In this notebook the fish classification is done. We are going to classify in four classes: Tuna fish (TUNA), LAG, DOL and SHARK. The detector will save the cropped image of a fish. Here we will take this image and we will use a CNN to classify it.
In the original Kaggle competition there are six classes of fish: ALB, BET, YFT, DOL, LAG and SHARK. We started trying to classify them all, but three of them are vey similar: ALB, BET and YFT. In fact, they are all different tuna species, while the other fishes come from different families. Therefore, the classification of those species was difficult and the results were not too good. We will make a small comparison of both on the presentation, but here we will only upload the clsifier with four classes.
In [1]:
from PIL import Image
import tensorflow as tf
import numpy as np
import scipy
import os
import cv2
from sklearn.preprocessing import LabelEncoder
from sklearn.metrics import log_loss
from keras.utils import np_utils
from keras.models import Sequential
from keras.layers.convolutional import Convolution2D
from keras.layers.convolutional import MaxPooling2D
from keras.layers.core import Activation
from keras.layers.core import Flatten
from keras.layers.core import Dense
from keras.layers.core import Dropout
from keras import backend as K
import matplotlib.pyplot as plt
In [2]:
#Define some values and constants
fish_classes = ['TUNA','DOL','SHARK','LAG']

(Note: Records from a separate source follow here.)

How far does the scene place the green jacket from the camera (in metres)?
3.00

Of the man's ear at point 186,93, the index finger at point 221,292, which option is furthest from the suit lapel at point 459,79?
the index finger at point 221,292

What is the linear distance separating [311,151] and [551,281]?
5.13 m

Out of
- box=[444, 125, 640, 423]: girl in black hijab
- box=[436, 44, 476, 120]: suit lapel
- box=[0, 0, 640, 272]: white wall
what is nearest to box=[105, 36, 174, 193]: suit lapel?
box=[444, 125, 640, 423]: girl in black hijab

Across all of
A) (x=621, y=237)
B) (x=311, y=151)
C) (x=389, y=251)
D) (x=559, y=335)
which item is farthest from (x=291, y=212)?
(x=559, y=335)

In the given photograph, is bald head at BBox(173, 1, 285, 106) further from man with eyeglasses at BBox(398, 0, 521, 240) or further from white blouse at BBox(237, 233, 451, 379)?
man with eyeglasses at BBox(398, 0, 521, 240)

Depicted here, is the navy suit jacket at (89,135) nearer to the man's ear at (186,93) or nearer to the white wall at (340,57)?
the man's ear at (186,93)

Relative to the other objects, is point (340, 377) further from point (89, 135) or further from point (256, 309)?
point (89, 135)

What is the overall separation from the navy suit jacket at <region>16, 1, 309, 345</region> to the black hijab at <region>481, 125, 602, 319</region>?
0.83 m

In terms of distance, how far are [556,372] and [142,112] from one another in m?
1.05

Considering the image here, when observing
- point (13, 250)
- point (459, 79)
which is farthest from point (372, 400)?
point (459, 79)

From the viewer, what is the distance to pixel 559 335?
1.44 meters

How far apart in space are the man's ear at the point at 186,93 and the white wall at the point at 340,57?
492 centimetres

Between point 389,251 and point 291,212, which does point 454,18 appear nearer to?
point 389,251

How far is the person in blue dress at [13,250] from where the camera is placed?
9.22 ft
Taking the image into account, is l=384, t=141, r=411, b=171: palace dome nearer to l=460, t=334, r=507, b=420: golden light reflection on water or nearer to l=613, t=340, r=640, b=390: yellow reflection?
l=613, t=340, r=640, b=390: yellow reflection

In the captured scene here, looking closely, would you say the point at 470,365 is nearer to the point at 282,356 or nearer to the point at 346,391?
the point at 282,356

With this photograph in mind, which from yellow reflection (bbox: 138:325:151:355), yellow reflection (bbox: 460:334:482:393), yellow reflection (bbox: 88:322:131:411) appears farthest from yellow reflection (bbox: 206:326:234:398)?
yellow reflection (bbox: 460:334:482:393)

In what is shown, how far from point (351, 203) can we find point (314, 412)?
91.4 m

fish_classes_test = fish_classes
number_classes = len(fish_classes)
main_path_train = '../train_cut_oversample'
main_path_test = '../test'
channels = 3
ROWS_RESIZE = 100
COLS_RESIZE = 100
Now we read the data from the file where the fish detection part has stored the images.
We also preprocess slightly the images to convert them to the same size (100x100). The aspect ratio of the images is important, so instead of just resizing the image, we have created the function resize(im). This function takes an image and resizes its longest side to 100, keeping the aspect ratio. In other words, the short side of the image will be smaller than 100 poixels. This image is pasted onto the middle of a white layer that is 100x100. So, our image will have white pixels on two of its sides. This is not optimum, but it is still better than changing the aspect ratio. We have also tried with other colors, but the best results were achieved with white.
In [13]:
# Get data and preproccess it
def resize(image):
rows = image.shape[0]
cols = image.shape[1]
dominant = max(rows,cols)
ratio = ROWS_RESIZE/float(dominant)
im_res = scipy.misc.imresize(image,ratio)
rows = im_res.shape[0]
cols = im_res.shape[1]
im_res = Image.fromarray(im_res)
layer = Image.new('RGB',[ROWS_RESIZE,COLS_RESIZE],(255,255,255))
if rows > cols:
layer.paste(im_res,(COLS_RESIZE/2-cols/2,0))
if cols > rows:
layer.paste(im_res,(0,ROWS_RESIZE/2-rows/2))
if rows == cols:
layer.paste(im_res,(0,0))
return np.array(layer)
X_train = []
y_labels = []
for classes in fish_classes:
path_class = os.path.join(main_path_train,classes)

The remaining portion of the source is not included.